TAREFAS ::
**A)** Traduza para o inglês esta frase do trecho sobre novelas: "Da mesma forma, o elenco é bastante competente."
**B)** Retome o trecho sobre novelas no ponto em que ele termina e escreva a continuação.

::: TRECHO :::

À parte do péssimo trabalho em Em Família, Jayme Monjardim parece buscar a redenção. Sete Vidas dá espetáculo em fotografia, trilha sonora, direção de arte, entre outros aspectos técnicos fulcrais. O primeiro capítulo, a exemplo do excelente desempenho em A Vida da Gente, foi perfeito. Da mesma forma, o elenco é bastante competente. Já na abertura é possível ver nomes como Mariana Lima, Gisele Fróes, Ghilherme Lobo, Jesuíta Barbosa e Maria Eduarda de Carvalho. Excelentes atores que nem sempre entram nas panelas mais badaladas da televisão. O quarteto principal também agrada, principalmente por conta do retorno da sempre magnífica Débora Bloch. As expectativas são as melhores.

sábado, 7 de março de 2015

Mesmo terminando a solavancos, Boogie Oogie deixa horário com saldo positivo

É bem verdade que Boogie Oogie, novela que marcou a estreia de Ruy Vilhena na Rede Globo, terminou de maneira meio atrapalhada e excessivamente centrada no famigerado segredo de Carlota. A trama da megera monopolizou de tal modo que caiu em uma espécie de ritmo circular e truncado. No fim das contas, o maçante segredo de Carlota, além de pouco impactante, encerrou-se atravessado por alguns fatos mal explicados. A cena final, em que a antagonista vai em busca de parte do tesouro que havia escondido no túmulo de Ivan, foi ao mesmo tempo interessante e obscura. Interessante porque Carlota, de longe o grande personagem da trama, merecia um fim digno de nota. Mas também obscura, visto que a forma como aquela parte do tesouro foi parar em tal local poderia ter sido mais explorada.
 
 
Ambientes, figurinos e cenários também foram um problema. O blog comentou sobre isso há alguns meses. Se a história prendeu na maior parte do tempo, o trabalho de arte pareceu pouco comprometido com a pesquisa. Outrossim, quase nada foi mencionado a respeito do conturbado cenário sócio-político da época. Em uma novela da década de 70, o contexto do país é inafastável e deixar de abordá-lo é um problema gritante.

::: ENTRADAS FORNECIDAS :::

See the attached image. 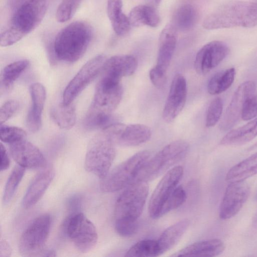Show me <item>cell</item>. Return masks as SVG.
Instances as JSON below:
<instances>
[{
  "instance_id": "40",
  "label": "cell",
  "mask_w": 257,
  "mask_h": 257,
  "mask_svg": "<svg viewBox=\"0 0 257 257\" xmlns=\"http://www.w3.org/2000/svg\"><path fill=\"white\" fill-rule=\"evenodd\" d=\"M114 228L116 233L122 237L132 236L139 229L138 220H115Z\"/></svg>"
},
{
  "instance_id": "11",
  "label": "cell",
  "mask_w": 257,
  "mask_h": 257,
  "mask_svg": "<svg viewBox=\"0 0 257 257\" xmlns=\"http://www.w3.org/2000/svg\"><path fill=\"white\" fill-rule=\"evenodd\" d=\"M115 145L133 147L147 142L151 136V130L143 124H113L101 131Z\"/></svg>"
},
{
  "instance_id": "31",
  "label": "cell",
  "mask_w": 257,
  "mask_h": 257,
  "mask_svg": "<svg viewBox=\"0 0 257 257\" xmlns=\"http://www.w3.org/2000/svg\"><path fill=\"white\" fill-rule=\"evenodd\" d=\"M197 19L198 13L196 9L190 4H184L176 11L173 26L176 29L188 31L194 27Z\"/></svg>"
},
{
  "instance_id": "13",
  "label": "cell",
  "mask_w": 257,
  "mask_h": 257,
  "mask_svg": "<svg viewBox=\"0 0 257 257\" xmlns=\"http://www.w3.org/2000/svg\"><path fill=\"white\" fill-rule=\"evenodd\" d=\"M120 80L101 75L90 106L102 111L112 112L120 103L123 94Z\"/></svg>"
},
{
  "instance_id": "27",
  "label": "cell",
  "mask_w": 257,
  "mask_h": 257,
  "mask_svg": "<svg viewBox=\"0 0 257 257\" xmlns=\"http://www.w3.org/2000/svg\"><path fill=\"white\" fill-rule=\"evenodd\" d=\"M121 0H107V13L113 31L116 35L122 36L130 31L131 24L122 12Z\"/></svg>"
},
{
  "instance_id": "17",
  "label": "cell",
  "mask_w": 257,
  "mask_h": 257,
  "mask_svg": "<svg viewBox=\"0 0 257 257\" xmlns=\"http://www.w3.org/2000/svg\"><path fill=\"white\" fill-rule=\"evenodd\" d=\"M187 84L185 77L177 74L173 78L163 110L166 122H172L183 109L187 98Z\"/></svg>"
},
{
  "instance_id": "12",
  "label": "cell",
  "mask_w": 257,
  "mask_h": 257,
  "mask_svg": "<svg viewBox=\"0 0 257 257\" xmlns=\"http://www.w3.org/2000/svg\"><path fill=\"white\" fill-rule=\"evenodd\" d=\"M183 173L182 166H176L164 174L154 189L149 201L148 210L151 218L156 219L161 217L163 206L178 186Z\"/></svg>"
},
{
  "instance_id": "20",
  "label": "cell",
  "mask_w": 257,
  "mask_h": 257,
  "mask_svg": "<svg viewBox=\"0 0 257 257\" xmlns=\"http://www.w3.org/2000/svg\"><path fill=\"white\" fill-rule=\"evenodd\" d=\"M177 41V29L173 25H167L160 35L157 64L155 66L165 73H166L170 64Z\"/></svg>"
},
{
  "instance_id": "28",
  "label": "cell",
  "mask_w": 257,
  "mask_h": 257,
  "mask_svg": "<svg viewBox=\"0 0 257 257\" xmlns=\"http://www.w3.org/2000/svg\"><path fill=\"white\" fill-rule=\"evenodd\" d=\"M131 25L139 27L148 26L157 27L160 24V18L157 12L148 5H139L134 8L128 16Z\"/></svg>"
},
{
  "instance_id": "14",
  "label": "cell",
  "mask_w": 257,
  "mask_h": 257,
  "mask_svg": "<svg viewBox=\"0 0 257 257\" xmlns=\"http://www.w3.org/2000/svg\"><path fill=\"white\" fill-rule=\"evenodd\" d=\"M249 194L250 187L245 181L228 183L219 207L220 218L225 220L237 215Z\"/></svg>"
},
{
  "instance_id": "4",
  "label": "cell",
  "mask_w": 257,
  "mask_h": 257,
  "mask_svg": "<svg viewBox=\"0 0 257 257\" xmlns=\"http://www.w3.org/2000/svg\"><path fill=\"white\" fill-rule=\"evenodd\" d=\"M189 148L188 143L183 140L168 144L149 159L136 181L148 182L165 174L185 157Z\"/></svg>"
},
{
  "instance_id": "45",
  "label": "cell",
  "mask_w": 257,
  "mask_h": 257,
  "mask_svg": "<svg viewBox=\"0 0 257 257\" xmlns=\"http://www.w3.org/2000/svg\"><path fill=\"white\" fill-rule=\"evenodd\" d=\"M0 156H1V171L7 170L10 166V160L7 153V150L3 145L1 143L0 146Z\"/></svg>"
},
{
  "instance_id": "18",
  "label": "cell",
  "mask_w": 257,
  "mask_h": 257,
  "mask_svg": "<svg viewBox=\"0 0 257 257\" xmlns=\"http://www.w3.org/2000/svg\"><path fill=\"white\" fill-rule=\"evenodd\" d=\"M10 152L18 165L25 169L42 168L47 164L41 151L26 139L10 144Z\"/></svg>"
},
{
  "instance_id": "19",
  "label": "cell",
  "mask_w": 257,
  "mask_h": 257,
  "mask_svg": "<svg viewBox=\"0 0 257 257\" xmlns=\"http://www.w3.org/2000/svg\"><path fill=\"white\" fill-rule=\"evenodd\" d=\"M31 105L28 112L26 123L32 132L39 130L42 124V114L46 98L44 86L40 83H34L30 86Z\"/></svg>"
},
{
  "instance_id": "33",
  "label": "cell",
  "mask_w": 257,
  "mask_h": 257,
  "mask_svg": "<svg viewBox=\"0 0 257 257\" xmlns=\"http://www.w3.org/2000/svg\"><path fill=\"white\" fill-rule=\"evenodd\" d=\"M27 60H18L7 65L1 75V91L9 89L29 66Z\"/></svg>"
},
{
  "instance_id": "7",
  "label": "cell",
  "mask_w": 257,
  "mask_h": 257,
  "mask_svg": "<svg viewBox=\"0 0 257 257\" xmlns=\"http://www.w3.org/2000/svg\"><path fill=\"white\" fill-rule=\"evenodd\" d=\"M65 233L78 251L86 253L96 245L98 240L93 223L80 212L70 214L63 224Z\"/></svg>"
},
{
  "instance_id": "41",
  "label": "cell",
  "mask_w": 257,
  "mask_h": 257,
  "mask_svg": "<svg viewBox=\"0 0 257 257\" xmlns=\"http://www.w3.org/2000/svg\"><path fill=\"white\" fill-rule=\"evenodd\" d=\"M20 107V103L16 99H11L5 102L0 108V124H3L11 118Z\"/></svg>"
},
{
  "instance_id": "5",
  "label": "cell",
  "mask_w": 257,
  "mask_h": 257,
  "mask_svg": "<svg viewBox=\"0 0 257 257\" xmlns=\"http://www.w3.org/2000/svg\"><path fill=\"white\" fill-rule=\"evenodd\" d=\"M115 154V144L101 131L92 138L88 144L85 169L102 179L110 171Z\"/></svg>"
},
{
  "instance_id": "2",
  "label": "cell",
  "mask_w": 257,
  "mask_h": 257,
  "mask_svg": "<svg viewBox=\"0 0 257 257\" xmlns=\"http://www.w3.org/2000/svg\"><path fill=\"white\" fill-rule=\"evenodd\" d=\"M92 36L91 28L80 21L73 22L56 35L53 46L55 59L68 63L78 61L84 55Z\"/></svg>"
},
{
  "instance_id": "47",
  "label": "cell",
  "mask_w": 257,
  "mask_h": 257,
  "mask_svg": "<svg viewBox=\"0 0 257 257\" xmlns=\"http://www.w3.org/2000/svg\"><path fill=\"white\" fill-rule=\"evenodd\" d=\"M25 0H7L8 4L11 8L17 9Z\"/></svg>"
},
{
  "instance_id": "22",
  "label": "cell",
  "mask_w": 257,
  "mask_h": 257,
  "mask_svg": "<svg viewBox=\"0 0 257 257\" xmlns=\"http://www.w3.org/2000/svg\"><path fill=\"white\" fill-rule=\"evenodd\" d=\"M138 67V61L130 55H115L106 59L101 71L102 75L121 79L132 75Z\"/></svg>"
},
{
  "instance_id": "44",
  "label": "cell",
  "mask_w": 257,
  "mask_h": 257,
  "mask_svg": "<svg viewBox=\"0 0 257 257\" xmlns=\"http://www.w3.org/2000/svg\"><path fill=\"white\" fill-rule=\"evenodd\" d=\"M82 197L75 194L70 197L67 201V206L70 214L79 212L82 205Z\"/></svg>"
},
{
  "instance_id": "50",
  "label": "cell",
  "mask_w": 257,
  "mask_h": 257,
  "mask_svg": "<svg viewBox=\"0 0 257 257\" xmlns=\"http://www.w3.org/2000/svg\"><path fill=\"white\" fill-rule=\"evenodd\" d=\"M257 148V143L252 147V149Z\"/></svg>"
},
{
  "instance_id": "23",
  "label": "cell",
  "mask_w": 257,
  "mask_h": 257,
  "mask_svg": "<svg viewBox=\"0 0 257 257\" xmlns=\"http://www.w3.org/2000/svg\"><path fill=\"white\" fill-rule=\"evenodd\" d=\"M224 243L218 238H212L193 243L171 255V256L214 257L225 250Z\"/></svg>"
},
{
  "instance_id": "3",
  "label": "cell",
  "mask_w": 257,
  "mask_h": 257,
  "mask_svg": "<svg viewBox=\"0 0 257 257\" xmlns=\"http://www.w3.org/2000/svg\"><path fill=\"white\" fill-rule=\"evenodd\" d=\"M150 157L149 151H142L110 170L101 179V191L104 193H112L128 187L136 181Z\"/></svg>"
},
{
  "instance_id": "48",
  "label": "cell",
  "mask_w": 257,
  "mask_h": 257,
  "mask_svg": "<svg viewBox=\"0 0 257 257\" xmlns=\"http://www.w3.org/2000/svg\"><path fill=\"white\" fill-rule=\"evenodd\" d=\"M252 224L254 227L257 228V212L253 217Z\"/></svg>"
},
{
  "instance_id": "49",
  "label": "cell",
  "mask_w": 257,
  "mask_h": 257,
  "mask_svg": "<svg viewBox=\"0 0 257 257\" xmlns=\"http://www.w3.org/2000/svg\"><path fill=\"white\" fill-rule=\"evenodd\" d=\"M161 1V0H155V2L157 4H159Z\"/></svg>"
},
{
  "instance_id": "21",
  "label": "cell",
  "mask_w": 257,
  "mask_h": 257,
  "mask_svg": "<svg viewBox=\"0 0 257 257\" xmlns=\"http://www.w3.org/2000/svg\"><path fill=\"white\" fill-rule=\"evenodd\" d=\"M55 175L51 167L45 169L34 178L28 187L22 200V206L29 208L36 204L43 196Z\"/></svg>"
},
{
  "instance_id": "51",
  "label": "cell",
  "mask_w": 257,
  "mask_h": 257,
  "mask_svg": "<svg viewBox=\"0 0 257 257\" xmlns=\"http://www.w3.org/2000/svg\"><path fill=\"white\" fill-rule=\"evenodd\" d=\"M256 198H257V194H256Z\"/></svg>"
},
{
  "instance_id": "37",
  "label": "cell",
  "mask_w": 257,
  "mask_h": 257,
  "mask_svg": "<svg viewBox=\"0 0 257 257\" xmlns=\"http://www.w3.org/2000/svg\"><path fill=\"white\" fill-rule=\"evenodd\" d=\"M82 0H62L56 13V19L59 23L70 20L75 14Z\"/></svg>"
},
{
  "instance_id": "26",
  "label": "cell",
  "mask_w": 257,
  "mask_h": 257,
  "mask_svg": "<svg viewBox=\"0 0 257 257\" xmlns=\"http://www.w3.org/2000/svg\"><path fill=\"white\" fill-rule=\"evenodd\" d=\"M257 174V152L232 166L227 172V183L243 181Z\"/></svg>"
},
{
  "instance_id": "34",
  "label": "cell",
  "mask_w": 257,
  "mask_h": 257,
  "mask_svg": "<svg viewBox=\"0 0 257 257\" xmlns=\"http://www.w3.org/2000/svg\"><path fill=\"white\" fill-rule=\"evenodd\" d=\"M161 255L157 240L146 239L140 240L126 252V257H155Z\"/></svg>"
},
{
  "instance_id": "36",
  "label": "cell",
  "mask_w": 257,
  "mask_h": 257,
  "mask_svg": "<svg viewBox=\"0 0 257 257\" xmlns=\"http://www.w3.org/2000/svg\"><path fill=\"white\" fill-rule=\"evenodd\" d=\"M186 198V193L183 187L177 186L163 206L161 217L181 206L185 202Z\"/></svg>"
},
{
  "instance_id": "6",
  "label": "cell",
  "mask_w": 257,
  "mask_h": 257,
  "mask_svg": "<svg viewBox=\"0 0 257 257\" xmlns=\"http://www.w3.org/2000/svg\"><path fill=\"white\" fill-rule=\"evenodd\" d=\"M148 183L135 181L119 195L115 204V220H138L149 194Z\"/></svg>"
},
{
  "instance_id": "10",
  "label": "cell",
  "mask_w": 257,
  "mask_h": 257,
  "mask_svg": "<svg viewBox=\"0 0 257 257\" xmlns=\"http://www.w3.org/2000/svg\"><path fill=\"white\" fill-rule=\"evenodd\" d=\"M106 57L98 55L88 61L71 80L64 90L62 103L72 104L74 99L100 73Z\"/></svg>"
},
{
  "instance_id": "15",
  "label": "cell",
  "mask_w": 257,
  "mask_h": 257,
  "mask_svg": "<svg viewBox=\"0 0 257 257\" xmlns=\"http://www.w3.org/2000/svg\"><path fill=\"white\" fill-rule=\"evenodd\" d=\"M256 89L254 81L248 80L240 84L234 92L220 123L223 131L231 128L241 118L242 111L247 99L253 95Z\"/></svg>"
},
{
  "instance_id": "38",
  "label": "cell",
  "mask_w": 257,
  "mask_h": 257,
  "mask_svg": "<svg viewBox=\"0 0 257 257\" xmlns=\"http://www.w3.org/2000/svg\"><path fill=\"white\" fill-rule=\"evenodd\" d=\"M1 140L9 144L25 140L26 132L21 128L2 124L0 126Z\"/></svg>"
},
{
  "instance_id": "46",
  "label": "cell",
  "mask_w": 257,
  "mask_h": 257,
  "mask_svg": "<svg viewBox=\"0 0 257 257\" xmlns=\"http://www.w3.org/2000/svg\"><path fill=\"white\" fill-rule=\"evenodd\" d=\"M11 250L8 242L3 239L1 241L0 256H9L11 255Z\"/></svg>"
},
{
  "instance_id": "8",
  "label": "cell",
  "mask_w": 257,
  "mask_h": 257,
  "mask_svg": "<svg viewBox=\"0 0 257 257\" xmlns=\"http://www.w3.org/2000/svg\"><path fill=\"white\" fill-rule=\"evenodd\" d=\"M51 217L44 214L36 218L22 233L19 243L20 253L26 256H41L49 236Z\"/></svg>"
},
{
  "instance_id": "39",
  "label": "cell",
  "mask_w": 257,
  "mask_h": 257,
  "mask_svg": "<svg viewBox=\"0 0 257 257\" xmlns=\"http://www.w3.org/2000/svg\"><path fill=\"white\" fill-rule=\"evenodd\" d=\"M223 111V101L220 97L213 99L210 103L206 112L205 125L208 127L214 126L219 120Z\"/></svg>"
},
{
  "instance_id": "30",
  "label": "cell",
  "mask_w": 257,
  "mask_h": 257,
  "mask_svg": "<svg viewBox=\"0 0 257 257\" xmlns=\"http://www.w3.org/2000/svg\"><path fill=\"white\" fill-rule=\"evenodd\" d=\"M235 73V69L233 67L217 72L210 78L208 83V93L212 95H216L227 90L234 82Z\"/></svg>"
},
{
  "instance_id": "43",
  "label": "cell",
  "mask_w": 257,
  "mask_h": 257,
  "mask_svg": "<svg viewBox=\"0 0 257 257\" xmlns=\"http://www.w3.org/2000/svg\"><path fill=\"white\" fill-rule=\"evenodd\" d=\"M149 76L152 83L156 87L162 88L164 86L166 82V73L155 66L150 70Z\"/></svg>"
},
{
  "instance_id": "16",
  "label": "cell",
  "mask_w": 257,
  "mask_h": 257,
  "mask_svg": "<svg viewBox=\"0 0 257 257\" xmlns=\"http://www.w3.org/2000/svg\"><path fill=\"white\" fill-rule=\"evenodd\" d=\"M229 48L224 42L213 41L204 45L197 52L194 68L199 75H205L218 66L227 56Z\"/></svg>"
},
{
  "instance_id": "1",
  "label": "cell",
  "mask_w": 257,
  "mask_h": 257,
  "mask_svg": "<svg viewBox=\"0 0 257 257\" xmlns=\"http://www.w3.org/2000/svg\"><path fill=\"white\" fill-rule=\"evenodd\" d=\"M257 26V3L233 1L219 6L204 20L203 27L207 30Z\"/></svg>"
},
{
  "instance_id": "25",
  "label": "cell",
  "mask_w": 257,
  "mask_h": 257,
  "mask_svg": "<svg viewBox=\"0 0 257 257\" xmlns=\"http://www.w3.org/2000/svg\"><path fill=\"white\" fill-rule=\"evenodd\" d=\"M190 225L187 219H183L166 228L160 235L157 242L161 255L176 245Z\"/></svg>"
},
{
  "instance_id": "24",
  "label": "cell",
  "mask_w": 257,
  "mask_h": 257,
  "mask_svg": "<svg viewBox=\"0 0 257 257\" xmlns=\"http://www.w3.org/2000/svg\"><path fill=\"white\" fill-rule=\"evenodd\" d=\"M257 137V117L238 128L228 132L221 140L224 146H238L245 144Z\"/></svg>"
},
{
  "instance_id": "35",
  "label": "cell",
  "mask_w": 257,
  "mask_h": 257,
  "mask_svg": "<svg viewBox=\"0 0 257 257\" xmlns=\"http://www.w3.org/2000/svg\"><path fill=\"white\" fill-rule=\"evenodd\" d=\"M25 172V168L17 165L11 173L5 187L3 200L4 204H8L12 199Z\"/></svg>"
},
{
  "instance_id": "29",
  "label": "cell",
  "mask_w": 257,
  "mask_h": 257,
  "mask_svg": "<svg viewBox=\"0 0 257 257\" xmlns=\"http://www.w3.org/2000/svg\"><path fill=\"white\" fill-rule=\"evenodd\" d=\"M120 122V118L112 112H107L89 107L84 119V125L88 130H103Z\"/></svg>"
},
{
  "instance_id": "9",
  "label": "cell",
  "mask_w": 257,
  "mask_h": 257,
  "mask_svg": "<svg viewBox=\"0 0 257 257\" xmlns=\"http://www.w3.org/2000/svg\"><path fill=\"white\" fill-rule=\"evenodd\" d=\"M48 0H25L15 10L10 27L23 37L41 23L46 14Z\"/></svg>"
},
{
  "instance_id": "42",
  "label": "cell",
  "mask_w": 257,
  "mask_h": 257,
  "mask_svg": "<svg viewBox=\"0 0 257 257\" xmlns=\"http://www.w3.org/2000/svg\"><path fill=\"white\" fill-rule=\"evenodd\" d=\"M257 117V94H253L246 101L241 118L245 121L251 120Z\"/></svg>"
},
{
  "instance_id": "32",
  "label": "cell",
  "mask_w": 257,
  "mask_h": 257,
  "mask_svg": "<svg viewBox=\"0 0 257 257\" xmlns=\"http://www.w3.org/2000/svg\"><path fill=\"white\" fill-rule=\"evenodd\" d=\"M51 115L54 122L62 129H69L75 123V107L72 103L65 105L62 102L52 109Z\"/></svg>"
}]
</instances>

:::

RESULTADOS ESPERADOS ::
**A)** Likewise, the cast is quite competent.

**B)**
 
 
Em que pese tudo isso, Boogie Oogie termina como uma boa novela. A história quase sempre entreteve. Ruy Vilhena, a exemplo de autores de seriado, recheou a maioria dos capítulos com pequenos plot twists, técnica interessante em novelas contemporâneas. Um episódio sempre reservava sutis coincidências que conduziam a grandes reviravoltas. Ótima estratégia. Boogie Oogie também foi a novela das grandes atrizes. Nomes como Joana Fomm, Betty Faria e Giulia Gam retornaram ao vídeo em grande estilo. Alessandra Negrini, por sua vez, fez de sua Suzana a mais carismática das figuras. Fato que rendeu um final feliz ao lado do mau caráter e redimido Fernando.

 
No frigir dos ovos, Boogie Oogie usou a década de 70 como elemento meramente decorativo. Ainda assim, revisitar os dancin' days, as pantalonas e os telefones analógicos foi um grande prazer.



Parecer do blog: BOA.

quinta-feira, 5 de março de 2015

O Rei do Gado: quando a audiência acompanha a qualidade

Um dos grandes mitos da nova geração de noveleiros inclui o pressuposto de que novelas menos ágeis, com o roteiro mais trabalhado e uma fotografia menos industrial dificilmente caem no gosto popular nos dias de hoje. O sucesso da reprise de O Rei do Gado, obra-prima escrita por Benedito Ruy Barbosa e dirigida por Luiz Fernando Carvalho, desmente a tese. Superando com frequência a audiência de Boogie Oogie e Malhação, o folhetim de Barbosa é conhecido por privilegiar ao extremo a qualidade de execução em detrimento das batidas fórmulas que "especialistas" como Sílvio de Abreu (que agora é o grande manda-chuva da teledramaturgia global) vêm ajudando a consagrar.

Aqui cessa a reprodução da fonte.